Hendery menggeleng. "Mau punya Cha, boleh?"


"Gak!" bentak Chalodra, lalu kembali meminum susu putih itu.


"Obatnya jangan lupa! Mas mau ke luar sebentar," ucap Hendery.


"Ke mana?"


"Sebentar. Ke ruang depan."


"Oke."


.....


Matahari sudah berganti bulan, langit yang terang itu telah pergi. Malam ini, seperti biasa, Chalodra duduk di kamar. Namun, tidak sendiri. Chalodra baru saja meminum obat dibantu oleh Tivani.


Andre duduk di sofa kamar sambil menikmati secangkir kopi. Beda dari biasanya, pintu kamar Hendery dan Chalodra terbuka lebar. Chalodra tidak bisa kemana-mana karena pusing, mungkin pengaruh obat bius itu masih ada.


"Hen, Taka ke mana?" tanya Tivani.


"Sedang di jalan. Dia bilang akan mengajak kekasihnya ke sini," jawab Hendery.


"Apa? Anak konyol seperti itu punya pacar?! Pasti kekasihnya tidak jauh beda," kata Tivani sambil menggelengkan kepala.


"Memangnya Taka kenapa?" tanya Chalodra.


"Kamu harus tahu ini, Cha," ujar Tivani antusias. "Dia suka buang angin sembarangan, kalau tidur malam masih suka ngompol, dan ****** ******** masih gambar ironman."


Sungguh kenyataan yang mengagetkan, Chalodra tidak bisa berkata-kata. Sedangkan Tivani sudah tergelak tawa. Perempuan tomboi itu ternyata mempunyai selera humor yang tinggi. "Kalau Kak Tivani?" pekik Chalodra membuat Tivani bungkam.

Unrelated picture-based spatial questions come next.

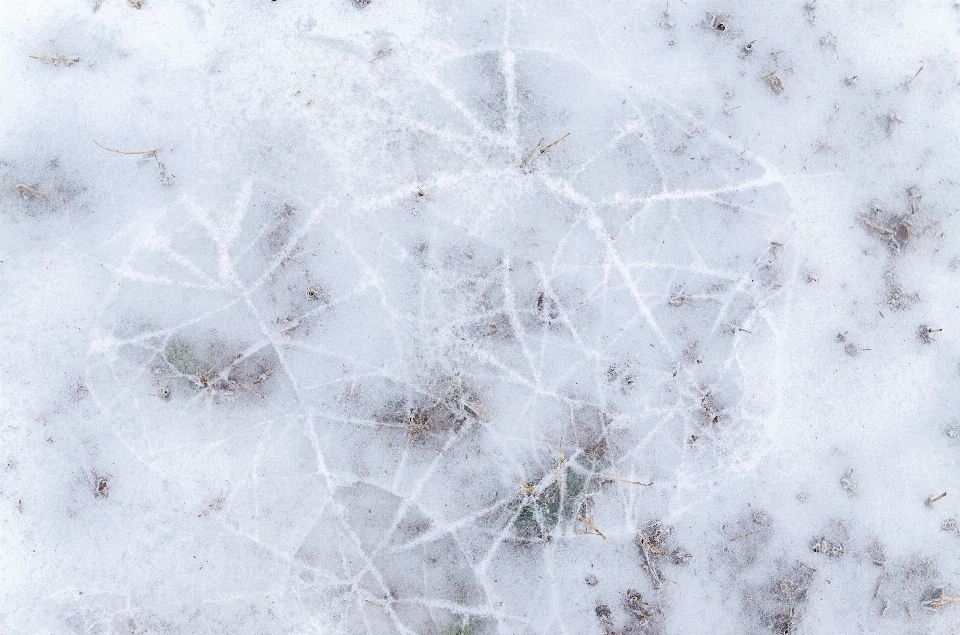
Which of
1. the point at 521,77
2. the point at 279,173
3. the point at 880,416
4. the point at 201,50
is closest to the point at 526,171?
the point at 521,77

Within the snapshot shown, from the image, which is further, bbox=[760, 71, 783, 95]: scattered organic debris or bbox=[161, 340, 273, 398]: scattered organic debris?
bbox=[760, 71, 783, 95]: scattered organic debris

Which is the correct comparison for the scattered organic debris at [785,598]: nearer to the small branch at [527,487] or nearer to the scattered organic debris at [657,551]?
the scattered organic debris at [657,551]

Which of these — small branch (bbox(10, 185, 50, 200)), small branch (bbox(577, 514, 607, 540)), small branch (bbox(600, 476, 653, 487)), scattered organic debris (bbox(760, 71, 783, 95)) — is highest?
scattered organic debris (bbox(760, 71, 783, 95))

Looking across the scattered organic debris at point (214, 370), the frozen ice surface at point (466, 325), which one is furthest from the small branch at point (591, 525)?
the scattered organic debris at point (214, 370)

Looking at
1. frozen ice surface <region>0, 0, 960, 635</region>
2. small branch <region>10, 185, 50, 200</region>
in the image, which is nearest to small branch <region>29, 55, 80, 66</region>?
frozen ice surface <region>0, 0, 960, 635</region>

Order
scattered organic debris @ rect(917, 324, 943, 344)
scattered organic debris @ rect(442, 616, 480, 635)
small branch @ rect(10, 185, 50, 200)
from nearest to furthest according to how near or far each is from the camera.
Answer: scattered organic debris @ rect(442, 616, 480, 635)
small branch @ rect(10, 185, 50, 200)
scattered organic debris @ rect(917, 324, 943, 344)

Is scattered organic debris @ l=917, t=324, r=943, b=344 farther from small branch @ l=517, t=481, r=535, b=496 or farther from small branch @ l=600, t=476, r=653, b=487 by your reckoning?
small branch @ l=517, t=481, r=535, b=496

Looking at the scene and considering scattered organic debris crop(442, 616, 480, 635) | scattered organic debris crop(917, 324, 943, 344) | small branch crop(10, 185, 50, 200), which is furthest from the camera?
scattered organic debris crop(917, 324, 943, 344)

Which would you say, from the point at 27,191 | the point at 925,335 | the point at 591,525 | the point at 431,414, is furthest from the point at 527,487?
the point at 27,191
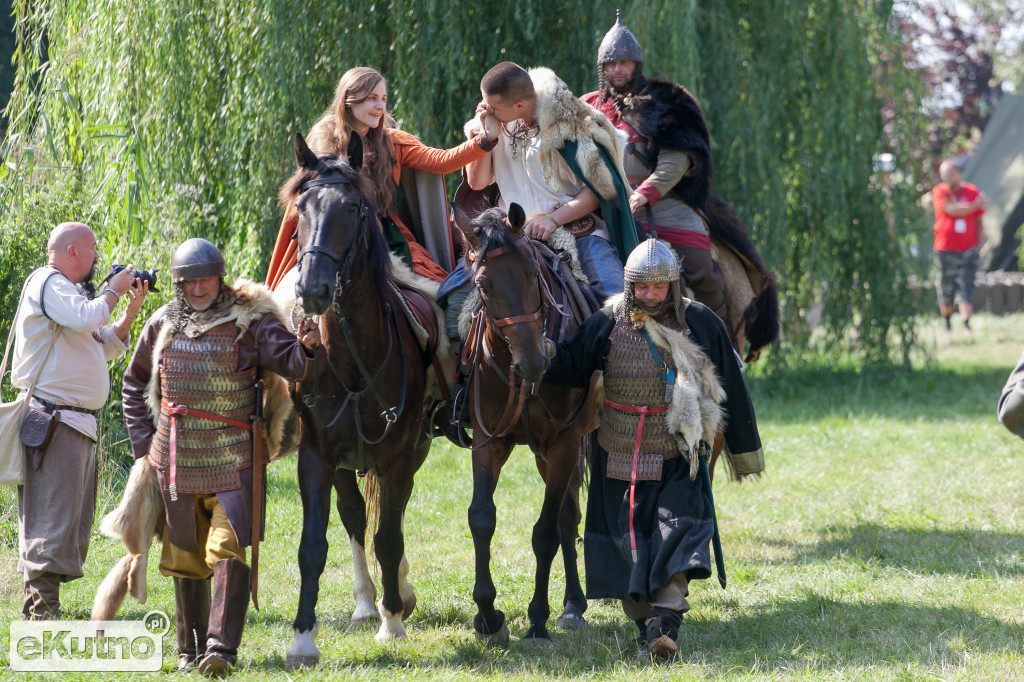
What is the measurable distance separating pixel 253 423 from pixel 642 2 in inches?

Hendery berjalan mendekat, duduk di samping kiri Chalodra. "Kak Tivani kalau tidur air liurnya belepotan, sampai basahi bantal," ucap Hendery.


Tivani tidak suka, dia melotot ke arah Hendery. Tivani malu setengah mati, karena pembicaraannya pasti didengar Andre. Sedangkan adiknya yang durhaka itu tertawa keras.


Ini, kali pertama Chalodra melihat Hendery tertawa seperti itu. "Mas, gigi kamu ada cabainya," celetuk Chalodra. Sebuah titik hitam menempel di gigi depan Hendery.


Sontak, laki-laki itu beranjak turun dari kasur dan berlari ke meja rias. Benar, pasti cabai sisa makan tadi.


Chalodra tersenyum lebar memperlihatkan deretan giginya. Matanya menjadi sipit, seakan dihilangkan kebahagiaan.


"Halo! Taka dan pacarnya datang!"


Tivani yang menduga kekasih Taka tidak jauh berbeda dari laki-laki itu, menganga tidak percaya. "Mafia mana itu?!" pekik Tivani.


Gadis berperawakan sedang, tidak melebihi Taka, mirip seperti Chalodra. Namun, dia berpenampilan seperti laki-laki, rambut ikal gaya sebahu, dan pakaian serba hitam. Taka dengan bangga membawa kekasihnya masuk.


"Sandra," ucap gadis itu membungkukkan sedikit badannya.